On Tue, 19 Aug 1997, Larry Masinter wrote:
Many thanks to Larry for the careful wording.
I wonder whether we shouldn't exchange (a) and (b), because
it seems that the current (b) is the method of choice.
[(a) is %HH encoding with its difficulties, (b) is RFC 2047
> (b) Use the encoding method for message headers described
> in RFC 2047, using either a charset value of "US-ASCII",
> or, if the URL contains octets outside of the 7-bit range,
> "UNKNOWN-8BIT" [RFC 1428], or "UTF8", as appropriate.
First, please note that it is "UTF-8". Many thanks to Larry for
bringing in UTF8 for URLs here. I wish would already have all URLs
(with such octets) in UTF-8, and could just write it that way.

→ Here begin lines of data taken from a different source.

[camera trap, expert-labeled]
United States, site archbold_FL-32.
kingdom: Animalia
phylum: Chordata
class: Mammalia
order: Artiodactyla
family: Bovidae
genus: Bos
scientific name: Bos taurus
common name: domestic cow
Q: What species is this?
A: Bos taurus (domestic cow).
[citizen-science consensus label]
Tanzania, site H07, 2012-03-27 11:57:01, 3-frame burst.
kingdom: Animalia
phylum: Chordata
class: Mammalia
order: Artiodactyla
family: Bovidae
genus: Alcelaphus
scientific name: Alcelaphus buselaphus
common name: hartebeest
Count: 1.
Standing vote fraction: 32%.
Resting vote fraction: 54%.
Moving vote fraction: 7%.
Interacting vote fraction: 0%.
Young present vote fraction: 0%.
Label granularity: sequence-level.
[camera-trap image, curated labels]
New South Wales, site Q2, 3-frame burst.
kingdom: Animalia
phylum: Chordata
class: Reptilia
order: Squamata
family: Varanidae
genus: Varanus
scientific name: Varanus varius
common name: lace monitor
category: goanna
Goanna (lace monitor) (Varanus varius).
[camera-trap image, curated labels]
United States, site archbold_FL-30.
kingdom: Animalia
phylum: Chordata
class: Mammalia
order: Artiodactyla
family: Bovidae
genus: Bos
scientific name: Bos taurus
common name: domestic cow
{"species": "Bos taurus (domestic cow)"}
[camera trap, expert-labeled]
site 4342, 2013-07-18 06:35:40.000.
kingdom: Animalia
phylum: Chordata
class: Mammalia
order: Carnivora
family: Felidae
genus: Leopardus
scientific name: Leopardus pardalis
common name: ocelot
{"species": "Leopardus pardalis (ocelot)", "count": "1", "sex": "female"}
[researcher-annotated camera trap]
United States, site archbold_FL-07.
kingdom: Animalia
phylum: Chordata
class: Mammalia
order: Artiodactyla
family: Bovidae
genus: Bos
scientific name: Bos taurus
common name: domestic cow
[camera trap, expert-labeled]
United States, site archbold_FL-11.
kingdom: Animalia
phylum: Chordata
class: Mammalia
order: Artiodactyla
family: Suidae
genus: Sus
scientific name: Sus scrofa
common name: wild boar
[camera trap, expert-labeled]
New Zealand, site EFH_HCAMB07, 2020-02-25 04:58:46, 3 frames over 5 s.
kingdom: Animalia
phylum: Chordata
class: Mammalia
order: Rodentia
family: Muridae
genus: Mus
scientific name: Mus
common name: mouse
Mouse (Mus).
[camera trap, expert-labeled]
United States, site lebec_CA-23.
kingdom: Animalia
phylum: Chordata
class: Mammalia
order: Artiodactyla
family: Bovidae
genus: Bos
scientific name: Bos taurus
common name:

But UTF-8 URLs are not supposed to work by just labeling them as
UTF-8. If an HTML document, encoded say in koi-8, contains 8-bit
octets in an URL, then these octets are octets that have to be
interpreted in koi-8, and not in UTF-8. HTML transports characters,
and these may undergo transcoding, e.g. in proxies or by cut-and-paste.
So an URL extracted from an HTML document labeled as KOI-8 should be
by itself be labeled as KOI-8. Labeling as UTF-8 is only appropriate
if the URL is indeed transcoded to UTF-8 (but then comparison between
the URL inside the KOI-8 document and the URL encoded with UTF-8 will
be quite difficult). So here the earlier text by Jacob should be used.